Here’s the summary of the Schoelkopf Lab’s accomplishments from its homepage:
Our lab is one of the leaders in the development of solid-state quantum bits (qubits) for quantum computing, and the advancement of their performance to practical levels. Together with our collaborators at Yale, Professors Michel Devoret and Steve Girvin, we created the new field of “circuit quantum electrodynamics,” which allows quantum information to be distributed by microwave signals on wires. Our team has produced many firsts in the field based on these ideas, including the development of a “quantum bus” for information, and the first demonstrations of quantum algorithms and quantum error correction with integrated circuits. The group has been an innovator in high-speed measurement techniques at ultra-low temperatures, and invented numerous devices such as the RF single-electron transistor, the shot noise thermometer, and the transmon qubit.

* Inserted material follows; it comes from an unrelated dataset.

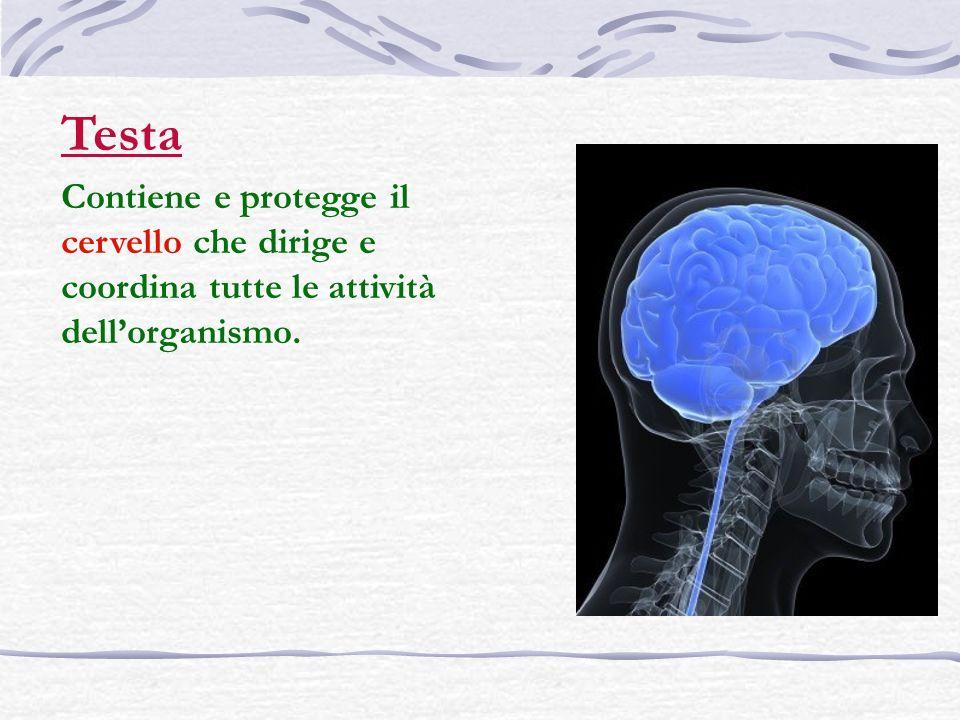 Testa Contiene e protegge il cervello che dirige e coordina tutte le attività dell'organismo.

Plus, the dude already has his own law.
Schoelkopf’s law states that quantum decoherence can be delayed by a factor of 10 every 3 years. It’s the quantum equivalent of Moore’s law, and it comes from over two decades of work to increase coherence time.
Quantum decoherence is the loss of coherence in a quantum system. When a quantum system makes contact with its surroundings, its coherence breaks down over time and it loses its quantum behavior. Without coherence, the system has no value in quantum computing. This makes storing information in a quantum system a real challenge. IBM’s recent announcement of a 50 qubit quantum computer was a huge deal, but the computer in question only maintained a quantum state for a brief, record-setting 90 microseconds.
Schoelkopf has been working to increase coherence time using superconducting circuits that have quantum properties at ultra-low temperatures. His team demonstrated the first quantum processor in 2009 and created the first superconducting bus for transferring information between qubits. He’s got more awards for his work than published papers.
I said yesterday that in addition to funding, brainpower mattered. Well Quantum Circuits has $18 million from Sequoia Capital and what may be the biggest brains in the field. It’s hard to predict the winner of the quantum computing race, but I like Schoelkopf’s odds.
Correction: December 4, 2017
An earlier version of this post misstated the amount of time IBM’s computer maintained quantum state. It was 90 microseconds, not 90 milliseconds.